- **Task**
In the dog park thread, what is the weight cutoff for the small dog park?

- **Given text**
>>>>
I take Luce to the dog park several times a month, usually on my days off. Thankfully we have a large and small dog park side by side. The cutoff for small is 30lbs, which is still quite a bit bigger then your Dallas. There are many people who come to our park because it has a small side - by the way, I'm 25 miles north of Dallas TX LOL.

Anyway, for the first few times new dogs come, there is a lot of sniffing going on! The ground, trees, fence, other dogs of course. Some are shy at first and it takes them a few visits to find their groove. Most of the playing at the park is "chase", some dogs want to be chased, some want to chase, some like both.

We have a neighbor who has 2 Pomeranians and a Lab! I bring Luce to play with the Poms, mostly the younger one who is about the same size as Luce. When they play - look out!! They chase each other, run through the patio furniture, and wrestle! I love watching them.

You could also ask your vet if any of the clients with small dogs would be interested in play dates with yours. You never know until your ask. If their is doggy daycare near you, that might be a good option also for Dallas to get used to other dogs and play.


----------



## ericwd9 (Jun 13, 2014)

R.I.P. Max. There is a new dog on the block. If he's looking on, he might help.
Poodles, spoo's esecially will "say" enough I want to do something different, like sniff the daisies. Be patient if she's a real poodle she will mould into her environment with TIME.


----------



## misha (Nov 25, 2014)

I love the idea of using my vet to find doggy playdates. We actually have met another poodle that's only a couple blocks away which I'm hoping could result in a play date later on. Using my vet would be a GREAT idea! I love it. The only issue is my backyard is not grass, I have a field behind my house but it's not fenced. Who knows maybe I could also put an ad up in my local petsmart or meet some people at a pet friendly coffee shop. Right now she's in heat so I'm going to wait to do that just so I don't accidentally get any puppies before she gets fixed. 

And believe it or not when I came back inside from moving the car, Dallas did one of those playful bows. Of course like 10 seconds later she decided to take a nap, haha.
<<<<
- **Supplied entries**
>>>>
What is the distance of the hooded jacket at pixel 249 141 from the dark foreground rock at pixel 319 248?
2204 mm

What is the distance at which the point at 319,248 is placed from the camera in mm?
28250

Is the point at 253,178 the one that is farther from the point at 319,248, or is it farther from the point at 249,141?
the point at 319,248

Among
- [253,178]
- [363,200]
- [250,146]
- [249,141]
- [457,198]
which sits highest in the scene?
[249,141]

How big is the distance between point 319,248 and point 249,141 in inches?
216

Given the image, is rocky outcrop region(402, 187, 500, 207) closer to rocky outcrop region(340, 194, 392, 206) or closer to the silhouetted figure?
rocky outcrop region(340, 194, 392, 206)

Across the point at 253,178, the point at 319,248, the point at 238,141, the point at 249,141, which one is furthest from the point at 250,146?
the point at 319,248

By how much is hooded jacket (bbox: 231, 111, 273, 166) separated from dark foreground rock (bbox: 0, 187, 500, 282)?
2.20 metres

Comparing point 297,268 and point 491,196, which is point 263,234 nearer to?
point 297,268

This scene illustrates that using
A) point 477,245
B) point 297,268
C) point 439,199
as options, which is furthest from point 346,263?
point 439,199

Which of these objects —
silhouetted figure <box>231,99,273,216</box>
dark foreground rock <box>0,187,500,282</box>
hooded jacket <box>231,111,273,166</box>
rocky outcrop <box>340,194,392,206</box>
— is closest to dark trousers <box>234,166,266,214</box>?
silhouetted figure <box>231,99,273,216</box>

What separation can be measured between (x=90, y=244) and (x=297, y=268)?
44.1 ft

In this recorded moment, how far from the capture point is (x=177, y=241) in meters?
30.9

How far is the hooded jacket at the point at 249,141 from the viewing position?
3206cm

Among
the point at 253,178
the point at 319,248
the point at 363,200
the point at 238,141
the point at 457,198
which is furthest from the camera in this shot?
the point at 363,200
<<<<
>>>>
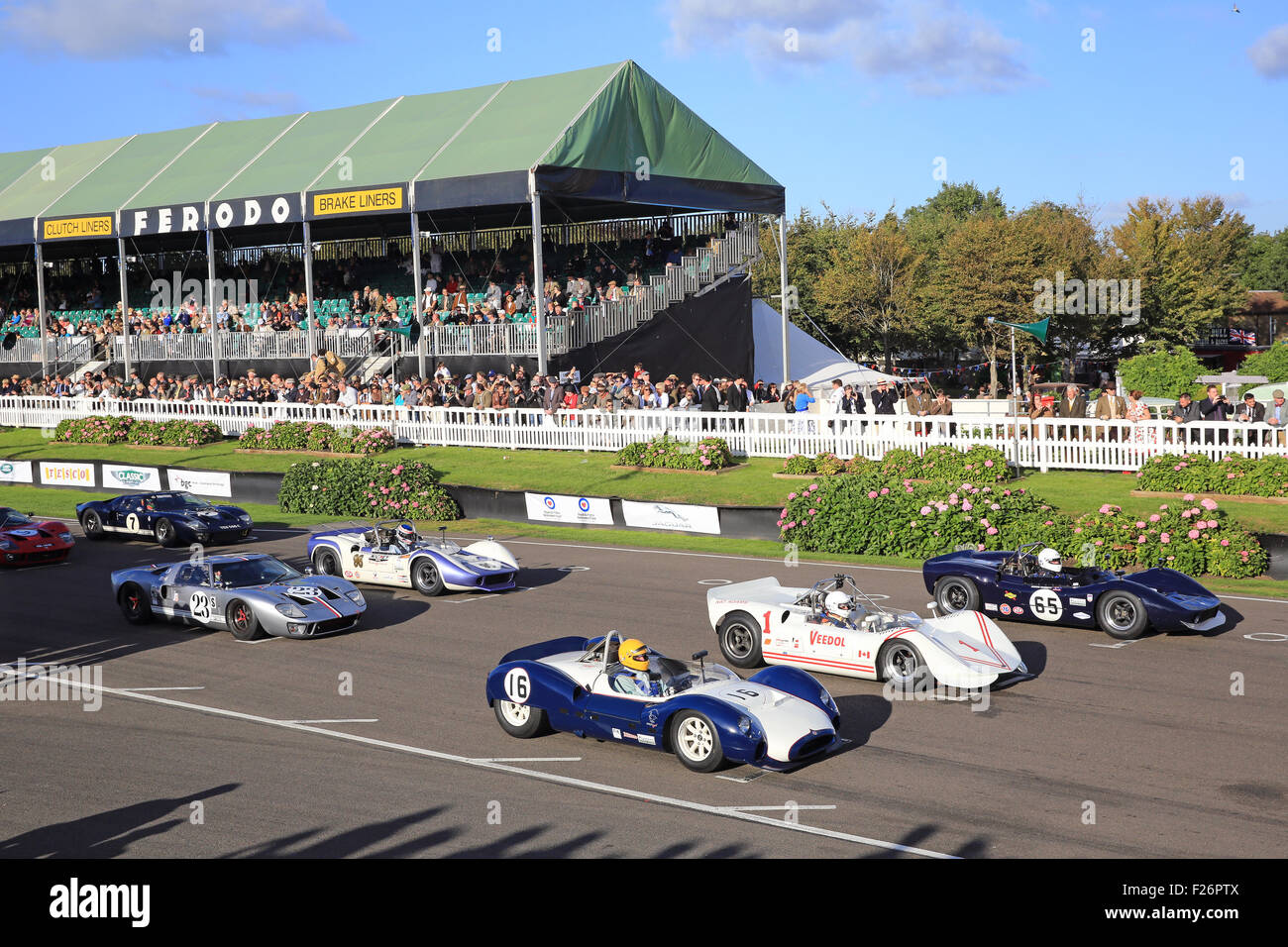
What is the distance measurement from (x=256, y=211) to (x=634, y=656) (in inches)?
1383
<<<<
- **Exercise solution**
30 pounds.